What is the difference between risk appetite and risk tolerance?
Risk appetite is the level of risk an organization is willing to accept in pursuit of its strategy, set by the board. It is strategic, aspirational, and typically expressed in a one-to-two-page document. Risk tolerance is the acceptable variation around specific operational objectives, set by management. It is operational, measurable, and typically expressed as specific thresholds. A board that says 'we will accept moderate financial risk in pursuit of growth' has stated appetite. A CFO who says 'we will not let working capital drop below 45 days of revenue' has stated tolerance. Both matter. They are not interchangeable. Conflating them is one of the most common ways mid-market ERM programs get tangled up in their own definitions.
What does a mid-market ERM program cost to build?
A mid-market ERM program built correctly should not require dedicated headcount, software platforms, or six-figure consulting engagements. The cost is primarily in CFO time (one to two days a quarter for the review cycle, plus annual maturity assessment) and modest external advisory support to build the foundation. Companies that try to copy Fortune 500 spending patterns typically end up with over-engineered programs that do not get used. The right answer is a lean program that produces a working board-ready heat map, named owners, and quarterly decisions, without the bureaucratic overhead.

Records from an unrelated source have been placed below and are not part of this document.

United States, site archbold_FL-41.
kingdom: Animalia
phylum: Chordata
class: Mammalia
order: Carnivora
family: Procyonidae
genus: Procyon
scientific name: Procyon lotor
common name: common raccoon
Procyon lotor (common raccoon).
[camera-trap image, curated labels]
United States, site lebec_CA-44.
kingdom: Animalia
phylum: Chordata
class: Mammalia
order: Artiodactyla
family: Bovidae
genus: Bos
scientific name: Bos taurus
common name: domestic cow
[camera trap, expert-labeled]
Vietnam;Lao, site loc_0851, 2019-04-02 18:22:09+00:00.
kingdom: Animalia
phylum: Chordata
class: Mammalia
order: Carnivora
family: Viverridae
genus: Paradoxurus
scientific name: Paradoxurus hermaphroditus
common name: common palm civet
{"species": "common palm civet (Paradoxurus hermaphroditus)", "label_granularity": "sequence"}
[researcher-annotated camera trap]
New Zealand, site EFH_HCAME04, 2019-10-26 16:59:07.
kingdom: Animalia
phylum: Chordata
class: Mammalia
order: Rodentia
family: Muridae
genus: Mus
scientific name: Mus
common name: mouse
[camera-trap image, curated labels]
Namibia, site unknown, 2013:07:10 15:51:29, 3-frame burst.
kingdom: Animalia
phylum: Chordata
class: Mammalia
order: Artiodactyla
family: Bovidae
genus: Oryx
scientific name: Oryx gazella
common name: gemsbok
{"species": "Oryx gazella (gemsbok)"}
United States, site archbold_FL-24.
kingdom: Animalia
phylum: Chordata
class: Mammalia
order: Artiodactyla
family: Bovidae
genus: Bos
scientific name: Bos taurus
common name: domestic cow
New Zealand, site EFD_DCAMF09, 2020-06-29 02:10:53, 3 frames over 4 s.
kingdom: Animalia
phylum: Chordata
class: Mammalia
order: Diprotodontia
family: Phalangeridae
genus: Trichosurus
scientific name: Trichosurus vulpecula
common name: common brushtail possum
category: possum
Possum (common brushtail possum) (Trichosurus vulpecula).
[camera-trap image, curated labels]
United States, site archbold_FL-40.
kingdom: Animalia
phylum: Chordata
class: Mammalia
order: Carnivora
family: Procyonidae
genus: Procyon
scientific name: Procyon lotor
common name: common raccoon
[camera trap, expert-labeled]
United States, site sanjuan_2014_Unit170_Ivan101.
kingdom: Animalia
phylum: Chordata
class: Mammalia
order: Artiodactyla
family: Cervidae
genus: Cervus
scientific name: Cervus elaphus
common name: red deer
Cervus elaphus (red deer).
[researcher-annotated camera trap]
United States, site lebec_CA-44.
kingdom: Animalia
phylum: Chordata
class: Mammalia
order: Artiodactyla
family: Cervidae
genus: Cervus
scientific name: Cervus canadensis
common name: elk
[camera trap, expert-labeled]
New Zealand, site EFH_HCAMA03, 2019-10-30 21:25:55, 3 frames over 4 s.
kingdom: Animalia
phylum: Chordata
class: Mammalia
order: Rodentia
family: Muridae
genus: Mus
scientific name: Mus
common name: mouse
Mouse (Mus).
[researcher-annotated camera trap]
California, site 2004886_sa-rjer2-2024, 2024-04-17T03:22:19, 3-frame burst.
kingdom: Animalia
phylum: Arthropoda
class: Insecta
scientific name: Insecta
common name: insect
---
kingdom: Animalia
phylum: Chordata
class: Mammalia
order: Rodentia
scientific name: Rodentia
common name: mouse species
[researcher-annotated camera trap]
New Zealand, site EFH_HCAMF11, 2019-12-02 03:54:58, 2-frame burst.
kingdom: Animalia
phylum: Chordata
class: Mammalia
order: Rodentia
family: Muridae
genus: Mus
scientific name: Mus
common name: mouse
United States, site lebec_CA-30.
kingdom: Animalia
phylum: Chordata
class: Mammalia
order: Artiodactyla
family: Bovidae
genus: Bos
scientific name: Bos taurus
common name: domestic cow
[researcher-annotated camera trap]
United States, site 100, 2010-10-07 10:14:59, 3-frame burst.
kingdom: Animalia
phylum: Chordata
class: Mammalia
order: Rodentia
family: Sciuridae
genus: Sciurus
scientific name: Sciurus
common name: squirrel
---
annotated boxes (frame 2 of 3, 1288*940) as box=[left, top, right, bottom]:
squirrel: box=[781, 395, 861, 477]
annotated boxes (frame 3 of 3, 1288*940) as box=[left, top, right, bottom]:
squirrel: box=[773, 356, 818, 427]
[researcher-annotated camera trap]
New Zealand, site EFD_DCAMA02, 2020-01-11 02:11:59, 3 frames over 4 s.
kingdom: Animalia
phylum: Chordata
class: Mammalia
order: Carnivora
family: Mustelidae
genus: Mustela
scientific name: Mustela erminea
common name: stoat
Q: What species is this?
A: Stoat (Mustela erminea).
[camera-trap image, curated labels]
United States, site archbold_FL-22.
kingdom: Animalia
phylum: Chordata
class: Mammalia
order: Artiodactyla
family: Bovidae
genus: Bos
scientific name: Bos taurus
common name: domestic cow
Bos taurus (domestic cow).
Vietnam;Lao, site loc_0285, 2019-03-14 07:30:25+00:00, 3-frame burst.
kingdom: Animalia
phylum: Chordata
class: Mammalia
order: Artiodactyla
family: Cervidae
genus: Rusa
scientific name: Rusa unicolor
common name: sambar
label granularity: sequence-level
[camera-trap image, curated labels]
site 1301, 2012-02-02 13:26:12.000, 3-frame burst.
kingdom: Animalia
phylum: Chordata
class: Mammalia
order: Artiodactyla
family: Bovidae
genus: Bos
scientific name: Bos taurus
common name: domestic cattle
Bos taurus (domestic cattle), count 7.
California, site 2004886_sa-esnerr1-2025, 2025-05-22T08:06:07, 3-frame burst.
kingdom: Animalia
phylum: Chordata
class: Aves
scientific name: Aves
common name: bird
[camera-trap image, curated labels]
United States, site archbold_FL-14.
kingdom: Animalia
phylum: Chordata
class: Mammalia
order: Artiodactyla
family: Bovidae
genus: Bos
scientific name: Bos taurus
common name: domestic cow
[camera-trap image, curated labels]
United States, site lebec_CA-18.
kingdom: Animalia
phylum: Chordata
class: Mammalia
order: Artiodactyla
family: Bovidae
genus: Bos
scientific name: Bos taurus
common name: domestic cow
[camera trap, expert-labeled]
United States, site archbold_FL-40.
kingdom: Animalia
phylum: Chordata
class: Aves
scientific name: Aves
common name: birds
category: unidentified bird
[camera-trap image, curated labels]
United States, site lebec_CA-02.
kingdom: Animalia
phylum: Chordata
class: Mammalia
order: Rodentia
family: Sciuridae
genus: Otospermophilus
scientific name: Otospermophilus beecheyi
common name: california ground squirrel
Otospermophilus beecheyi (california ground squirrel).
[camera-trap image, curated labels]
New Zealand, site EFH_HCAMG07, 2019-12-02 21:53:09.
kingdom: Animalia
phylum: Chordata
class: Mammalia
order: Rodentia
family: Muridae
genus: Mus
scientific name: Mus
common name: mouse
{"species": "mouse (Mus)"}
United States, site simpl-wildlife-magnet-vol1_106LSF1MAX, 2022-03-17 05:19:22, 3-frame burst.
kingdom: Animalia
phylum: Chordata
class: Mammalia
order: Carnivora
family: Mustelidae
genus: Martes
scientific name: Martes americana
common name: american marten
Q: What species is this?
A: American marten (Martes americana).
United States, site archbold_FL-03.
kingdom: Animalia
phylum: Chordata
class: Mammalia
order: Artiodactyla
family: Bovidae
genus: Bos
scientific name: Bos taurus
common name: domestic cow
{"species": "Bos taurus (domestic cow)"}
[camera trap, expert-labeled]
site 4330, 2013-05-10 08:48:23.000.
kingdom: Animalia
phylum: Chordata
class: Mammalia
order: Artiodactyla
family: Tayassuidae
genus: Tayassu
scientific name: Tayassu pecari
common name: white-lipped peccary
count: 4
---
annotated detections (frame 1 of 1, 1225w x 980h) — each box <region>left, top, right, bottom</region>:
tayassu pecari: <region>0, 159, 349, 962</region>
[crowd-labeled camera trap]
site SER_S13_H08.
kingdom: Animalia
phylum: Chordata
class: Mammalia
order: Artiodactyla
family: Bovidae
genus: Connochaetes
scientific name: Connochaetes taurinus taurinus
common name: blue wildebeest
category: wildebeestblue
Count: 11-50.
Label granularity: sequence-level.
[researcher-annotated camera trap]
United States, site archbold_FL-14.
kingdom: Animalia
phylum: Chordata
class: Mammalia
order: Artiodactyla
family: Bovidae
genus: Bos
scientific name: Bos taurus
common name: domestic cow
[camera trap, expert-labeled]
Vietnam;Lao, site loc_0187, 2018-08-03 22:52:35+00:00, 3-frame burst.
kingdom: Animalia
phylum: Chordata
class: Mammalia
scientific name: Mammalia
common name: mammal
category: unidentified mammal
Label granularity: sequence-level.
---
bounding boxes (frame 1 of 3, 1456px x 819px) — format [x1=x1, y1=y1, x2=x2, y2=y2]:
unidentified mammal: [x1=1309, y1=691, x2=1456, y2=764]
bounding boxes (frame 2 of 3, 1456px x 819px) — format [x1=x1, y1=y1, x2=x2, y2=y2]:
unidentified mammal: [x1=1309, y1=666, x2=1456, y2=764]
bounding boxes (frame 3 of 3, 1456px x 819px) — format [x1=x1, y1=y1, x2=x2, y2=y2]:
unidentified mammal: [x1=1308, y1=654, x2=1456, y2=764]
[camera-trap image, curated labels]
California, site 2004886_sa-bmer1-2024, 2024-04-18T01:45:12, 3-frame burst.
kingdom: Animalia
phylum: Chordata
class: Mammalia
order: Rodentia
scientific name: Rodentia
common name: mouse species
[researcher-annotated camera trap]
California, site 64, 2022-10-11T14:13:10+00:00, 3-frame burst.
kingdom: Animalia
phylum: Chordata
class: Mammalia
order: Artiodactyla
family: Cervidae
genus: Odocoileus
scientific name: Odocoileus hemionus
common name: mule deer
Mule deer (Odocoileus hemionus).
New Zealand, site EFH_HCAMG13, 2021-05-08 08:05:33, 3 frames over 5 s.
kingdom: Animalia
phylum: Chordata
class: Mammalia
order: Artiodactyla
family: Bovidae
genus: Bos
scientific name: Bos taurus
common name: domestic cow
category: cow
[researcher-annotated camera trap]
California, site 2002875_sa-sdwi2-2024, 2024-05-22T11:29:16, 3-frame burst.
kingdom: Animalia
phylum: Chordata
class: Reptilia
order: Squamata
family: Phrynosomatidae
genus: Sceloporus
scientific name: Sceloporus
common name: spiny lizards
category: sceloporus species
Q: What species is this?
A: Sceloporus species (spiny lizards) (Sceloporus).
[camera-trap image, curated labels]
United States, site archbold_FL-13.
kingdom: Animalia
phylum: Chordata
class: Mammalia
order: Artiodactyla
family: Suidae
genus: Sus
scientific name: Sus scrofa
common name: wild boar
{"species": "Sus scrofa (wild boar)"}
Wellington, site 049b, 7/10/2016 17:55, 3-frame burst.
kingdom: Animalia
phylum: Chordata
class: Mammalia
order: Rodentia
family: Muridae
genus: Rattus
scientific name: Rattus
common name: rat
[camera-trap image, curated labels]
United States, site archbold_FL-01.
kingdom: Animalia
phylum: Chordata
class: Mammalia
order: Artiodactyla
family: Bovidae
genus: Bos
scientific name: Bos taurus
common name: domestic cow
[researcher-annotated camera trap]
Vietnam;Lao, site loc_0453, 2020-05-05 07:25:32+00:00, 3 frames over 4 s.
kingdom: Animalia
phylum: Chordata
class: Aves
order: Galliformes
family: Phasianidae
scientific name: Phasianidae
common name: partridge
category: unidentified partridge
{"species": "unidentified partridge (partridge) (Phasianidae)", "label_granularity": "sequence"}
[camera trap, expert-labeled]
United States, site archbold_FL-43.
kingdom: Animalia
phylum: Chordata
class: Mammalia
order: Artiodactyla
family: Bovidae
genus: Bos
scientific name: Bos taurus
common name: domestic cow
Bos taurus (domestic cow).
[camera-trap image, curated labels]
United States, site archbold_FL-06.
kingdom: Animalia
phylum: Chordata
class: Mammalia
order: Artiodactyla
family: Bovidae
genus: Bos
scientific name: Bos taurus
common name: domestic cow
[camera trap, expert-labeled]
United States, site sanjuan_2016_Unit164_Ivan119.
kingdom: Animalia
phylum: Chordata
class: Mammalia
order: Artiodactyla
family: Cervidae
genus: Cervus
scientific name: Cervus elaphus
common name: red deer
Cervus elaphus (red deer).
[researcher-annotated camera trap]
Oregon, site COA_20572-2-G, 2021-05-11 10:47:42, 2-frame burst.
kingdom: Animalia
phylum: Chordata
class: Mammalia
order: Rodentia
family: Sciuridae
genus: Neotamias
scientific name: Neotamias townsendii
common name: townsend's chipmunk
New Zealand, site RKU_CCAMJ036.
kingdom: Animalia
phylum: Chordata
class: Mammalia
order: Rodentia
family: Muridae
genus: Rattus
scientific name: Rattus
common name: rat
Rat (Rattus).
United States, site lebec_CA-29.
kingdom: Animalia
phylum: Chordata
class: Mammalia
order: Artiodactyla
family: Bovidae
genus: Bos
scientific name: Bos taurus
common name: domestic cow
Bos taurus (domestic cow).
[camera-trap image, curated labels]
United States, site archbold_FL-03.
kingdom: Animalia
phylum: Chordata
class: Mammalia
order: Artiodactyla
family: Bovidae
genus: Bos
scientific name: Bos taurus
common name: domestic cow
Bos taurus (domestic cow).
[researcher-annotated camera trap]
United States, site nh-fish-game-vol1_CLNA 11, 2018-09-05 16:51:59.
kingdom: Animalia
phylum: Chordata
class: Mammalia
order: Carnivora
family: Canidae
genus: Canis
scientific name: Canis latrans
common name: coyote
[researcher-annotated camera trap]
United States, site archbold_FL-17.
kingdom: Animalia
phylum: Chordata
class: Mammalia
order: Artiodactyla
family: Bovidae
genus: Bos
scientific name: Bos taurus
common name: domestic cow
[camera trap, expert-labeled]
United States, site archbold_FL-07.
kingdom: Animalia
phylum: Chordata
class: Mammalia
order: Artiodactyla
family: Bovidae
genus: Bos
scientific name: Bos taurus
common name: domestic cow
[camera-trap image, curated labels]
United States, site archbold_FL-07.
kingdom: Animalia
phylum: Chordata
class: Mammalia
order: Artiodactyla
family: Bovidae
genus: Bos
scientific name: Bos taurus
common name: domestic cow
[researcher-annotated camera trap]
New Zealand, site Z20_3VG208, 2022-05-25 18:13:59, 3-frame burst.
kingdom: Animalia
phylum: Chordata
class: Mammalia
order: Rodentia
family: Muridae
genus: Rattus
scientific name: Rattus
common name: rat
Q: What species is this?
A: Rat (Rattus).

How long does it take to build an ERM program?
For a mid-market company starting from zero or starting over from a broken program, a working ERM program can be stood up in 90 days: 30 days of foundation (risk universe, risk appetite, naming owners), 30 days of build (scoring, heat map, one-page report template, cadence), and 30 days of first-cycle execution (quarterly review, audit committee briefing, first capital allocation decision informed by risk data). The 90-day timeline assumes leadership team commitment and CFO sponsorship. Without those, no timeline works.